/ 16 February 2002

Mangosuthu Buthelezi draws a line in the sand

DREW FORREST, Johannesburg | Friday

IN a powerful parliamentary speech full of veiled signals and undercurrents, Minister of Home Affairs and Inkatha Freedom Party leader Mangosuthu Buthelezi gave notice of his anger with his African National Congress coalition partner this week.

Buthelezi was not alone in using the debate on President Thabo Mbeki’s state of the nation address to appeal to Mbeki, who was listening from the government benches.

New National Party leader Marthinus van Schalkwyk used the platform for a fulsome pledge of loyalty to his new ANC partner. Two-thirds of his speech was devoted to attacking the Democratic Alliance, and he hinted broadly that he was looking forward to a Cabinet post.

Ditching the principle of collective Cabinet responsibility, Buthelezi attacked the government on HIV/Aids, the rand, unemployment and, without mentioning its name, Zimbabwe.

He baldly stated that the IFP had instructed the KwaZulu-Natal Premier, Lionel Mtshali, to distribute the anti-retroviral nevirapine to all HIV-infected pregnant women in the province.

Buthelezi implicitly brushed aside government pleas of infrastructural unreadiness for nevirapine rollout, saying that the 40% infection rate among pregnant women in KwaZulu-Natal amounted to a medical emergency. Where testing and counselling were not possible, all prospective mothers would get the drug.

Just as striking was Buthelezi’s resurrection of KwaZulu-Natal’s 10-year civil war and his warning that “we have not yet reached the point where the foundations of our democracy are solid enough to withstand old fractures”.

DATA EXTRACT

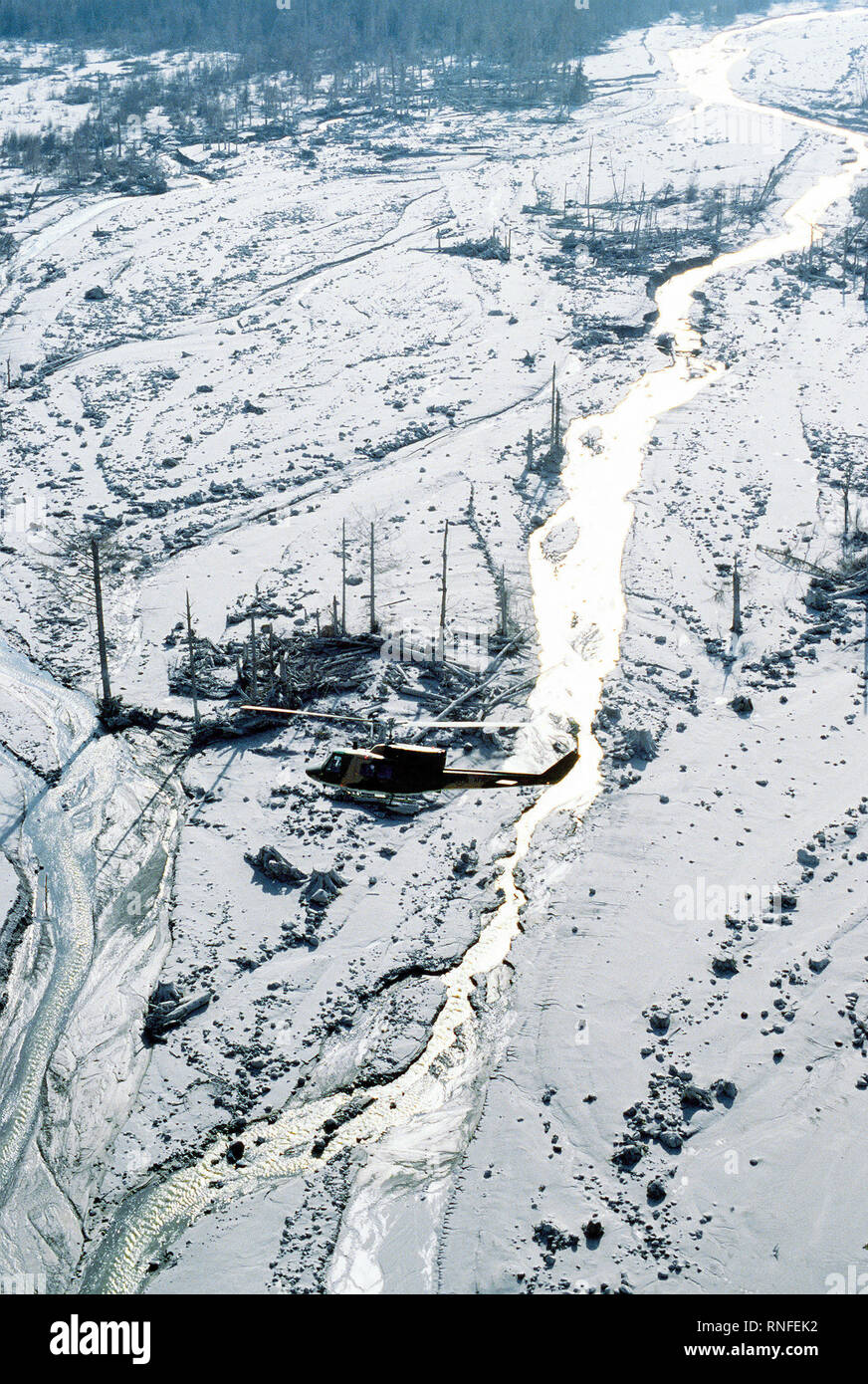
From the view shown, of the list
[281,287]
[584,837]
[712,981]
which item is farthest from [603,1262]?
[281,287]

EXERCISE REQUIREMENTS
#1 Do these statements agree with the article on Buthelezi's speech? Answer yes or no for each and quote the deciding words.
(a) Van Schalkwyk spent most of his speech attacking the Democratic Alliance.
(b) Buthelezi named Zimbabwe in his speech.
(c) The article gives the HIV infection rate among pregnant women in KwaZulu-Natal as 40%.
#2 In the article on Buthelezi's speech, whom did the IFP instruct to distribute nevirapine?
#3 Summarize the article on Buthelezi's speech in two sentences.
The entries have nothing to do with the article.

SOLUTIONS BY TASK
#1
(a) Yes: "Two-thirds of his speech was devoted to attacking the Democratic Alliance"
(b) No: "without mentioning its name, Zimbabwe"
(c) Yes: "the 40% infection rate among pregnant women in KwaZulu-Natal amounted to a medical emergency"

#2 Lionel Mtshali, the KwaZulu-Natal Premier.

#3 In the debate on President Thabo Mbeki's state of the nation address, Inkatha Freedom Party leader Mangosuthu Buthelezi signaled anger with his ANC coalition partner by attacking the government on HIV/Aids, the rand, unemployment and, without naming it, Zimbabwe. He said the IFP had instructed the KwaZulu-Natal Premier to give nevirapine to all HIV-infected pregnant women in the province, and he warned that the foundations of democracy were not yet solid enough to withstand old fractures.